## EXTRACT PROVIDED:
>> Start

Skip to main content

Overview

Qovery provides integrated observability to help you monitor the health, performance, and behavior of your services directly within the Qovery Console. Your observability data stays within your infrastructure with zero maintenance required. Qovery Observability Overview
Supports Applications, Containers, and Managed Databases (Jobs support coming soon).
Qovery Observe is not yet self-service. Contact Qovery via Slack or email to get access.

Features

Service Health

Real-time service health and performance tracking

Metrics

CPU, memory, network, request latency, and error rates

Logs

12 weeks log retention with automatic error detection

Events

Qovery and Kubernetes events (deployments, scaling, failures)

Alerts

Proactive monitoring with customizable alerts and notifications
Observability Capabilities

Key Benefits

  • Data stays in your infrastructure: All observability data remains within your cloud
  • Zero maintenance: No configuration or management required
  • Correlated data: Metrics and logs automatically linked for faster troubleshooting

Architecture

Qovery’s observability combines open-source tools to monitor your Kubernetes infrastructure:

Data Collection

Metrics

Prometheus + Thanos collect and store metrics (CPU, memory, network)

Logs

Loki + Promtail collect and store container logs

Events

Qovery Event Logger captures Kubernetes events

Data Retention

  • Prometheus: 7-day local retention
  • Thanos: Raw metrics (15 days), 5-minute resolution (30 days), 1-hour resolution (30 days)
  • Loki: 12-week log retention

Key Features

  • Per-cluster isolation: Data protection and performance optimization
  • Automatic error detection: Custom metrics track error logs for alerting
  • High availability: Prometheus runs with 2 replicas; Thanos auto-scales 2-5 replicas

Architecture Diagram

Qovery Observability Architecture Qovery Observability Architecture

Monitoring

Access the Monitoring tab at the service level to view real-time and historical application data.

Service Health

Monitor your service health with:
  • Event tracking: Qovery events (deployments, failures) and Kubernetes events (autoscaler triggers, OOMKilled pods, health check issues)
  • Error logging: Automatically counts error-level logs with direct navigation to errors
  • HTTP error metrics: Aggregated 499 and 5xx error rates by endpoint and status code
  • Request latency: P99 tail latency visualization (expandable to P90 and P50)

>> End

## LIST OF TASKS:
1/ How many replicas does Prometheus run with, according to the Qovery observability page?
2/ Reproduce the Qovery observability page word for word, everything from "Real-time service health" down to "(deployments, scaling, failures)".
3/ Pick up the Qovery observability page where it stops and keep writing it.
The lines after the Qovery observability page aren't needed for any of this.

## SOURCE EXCERPT:
>> Start

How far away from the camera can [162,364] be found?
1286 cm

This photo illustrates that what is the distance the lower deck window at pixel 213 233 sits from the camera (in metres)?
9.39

>> End

## ANSWERS GIVEN:
1/ Prometheus runs with 2 replicas.

2/
Real-time service health and performance tracking

Metrics

CPU, memory, network, request latency, and error rates

Logs

12 weeks log retention with automatic error detection

Events

Qovery and Kubernetes events (deployments, scaling, failures)

3/
Service Health and Events

Resource Monitoring

Track per-pod resources:
  • CPU usage: Against configured requests and limits
  • Memory usage: Against configured requests and limits
Resource Monitoring

Network Metrics

Monitor network-level data:
  • Request status by path and error code
  • Request duration (P50, P95, P99 percentiles)
  • Request size statistics
Metrics represent ingress traffic for services with public ports or internal cluster traffic otherwise. Scaleway clusters currently lack internal traffic monitoring when no public port is exposed.
Network Metrics

Managed Database Monitoring

For AWS managed databases (MySQL and PostgreSQL), Qovery Observe provides comprehensive monitoring of database performance and health metrics.
Managed database monitoring is currently available for AWS only. To enable it, the CloudWatch exporter must be activated on your cluster. This is not currently self-service - contact Qovery via Slack or email to enable this feature.

Overview Metrics

Monitor critical database health indicators:

CPU Usage

Track average CPU utilization across your database instances

Memory

Monitor available RAM and memory consumption patterns

Database Connections

Track active database connections in real-time

Swap Usage

Monitor swap memory usage (healthy databases should minimize swap)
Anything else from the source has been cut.